### What the exercise asks
Reproduce the rows below word for word, but leave out the pictures.

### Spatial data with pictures
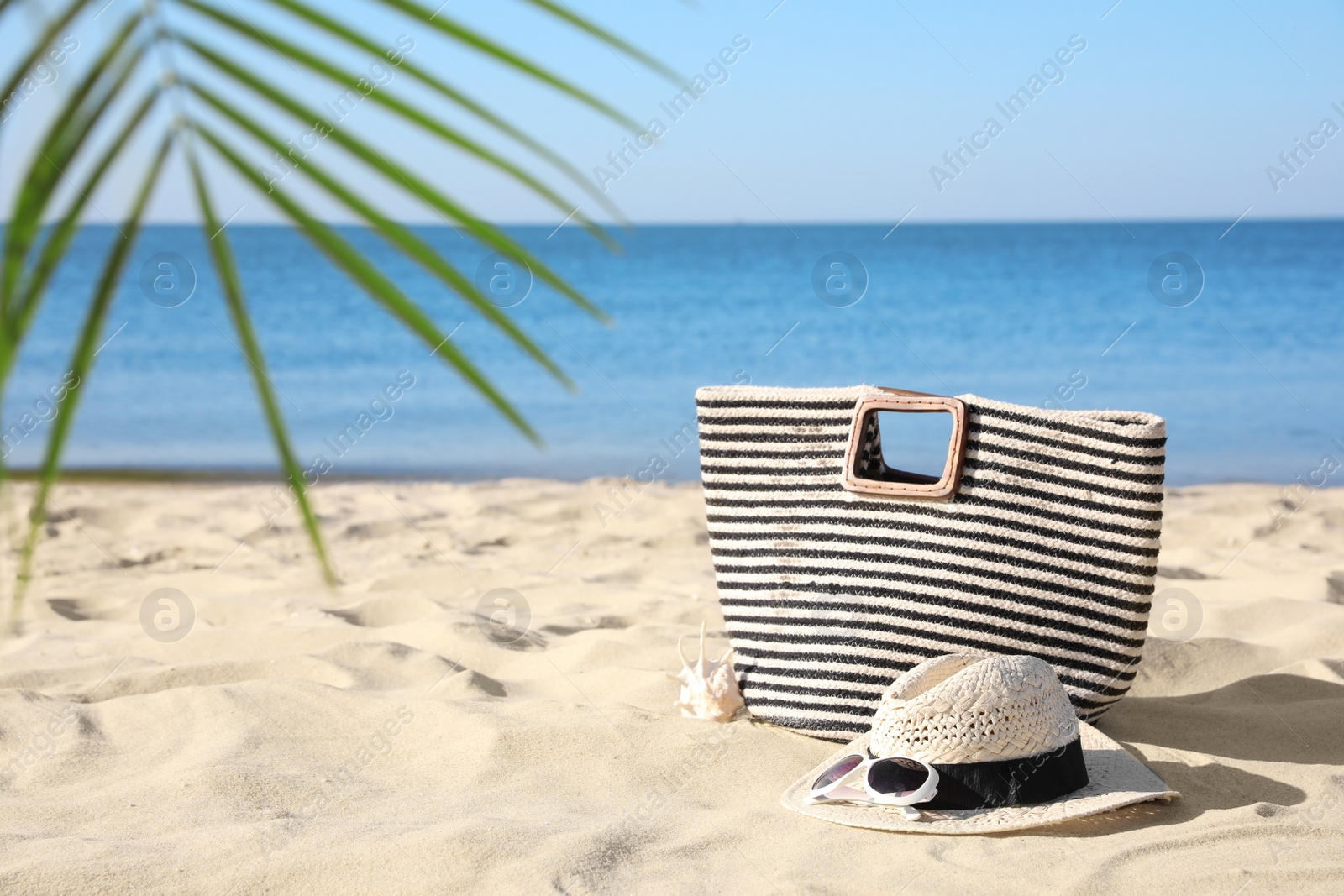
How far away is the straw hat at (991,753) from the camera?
2068mm

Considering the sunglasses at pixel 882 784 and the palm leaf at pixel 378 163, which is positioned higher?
the palm leaf at pixel 378 163

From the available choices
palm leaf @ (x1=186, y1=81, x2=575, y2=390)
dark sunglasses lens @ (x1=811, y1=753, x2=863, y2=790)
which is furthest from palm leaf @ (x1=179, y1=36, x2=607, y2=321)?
dark sunglasses lens @ (x1=811, y1=753, x2=863, y2=790)

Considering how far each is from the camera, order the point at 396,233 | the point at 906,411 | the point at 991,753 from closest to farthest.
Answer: the point at 396,233, the point at 991,753, the point at 906,411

### Final answer
How far away is the straw hat at (991,753) from the camera?
2068mm

Considering the sunglasses at pixel 882 784 and the palm leaf at pixel 378 163, which is positioned higher?
the palm leaf at pixel 378 163

From the available choices
palm leaf @ (x1=186, y1=81, x2=575, y2=390)
dark sunglasses lens @ (x1=811, y1=753, x2=863, y2=790)
which is furthest from palm leaf @ (x1=179, y1=36, x2=607, y2=321)?
dark sunglasses lens @ (x1=811, y1=753, x2=863, y2=790)

Considering how far each is from the camera, order the point at 396,233 | the point at 906,411 | the point at 991,753 from closest to farthest.
Answer: the point at 396,233, the point at 991,753, the point at 906,411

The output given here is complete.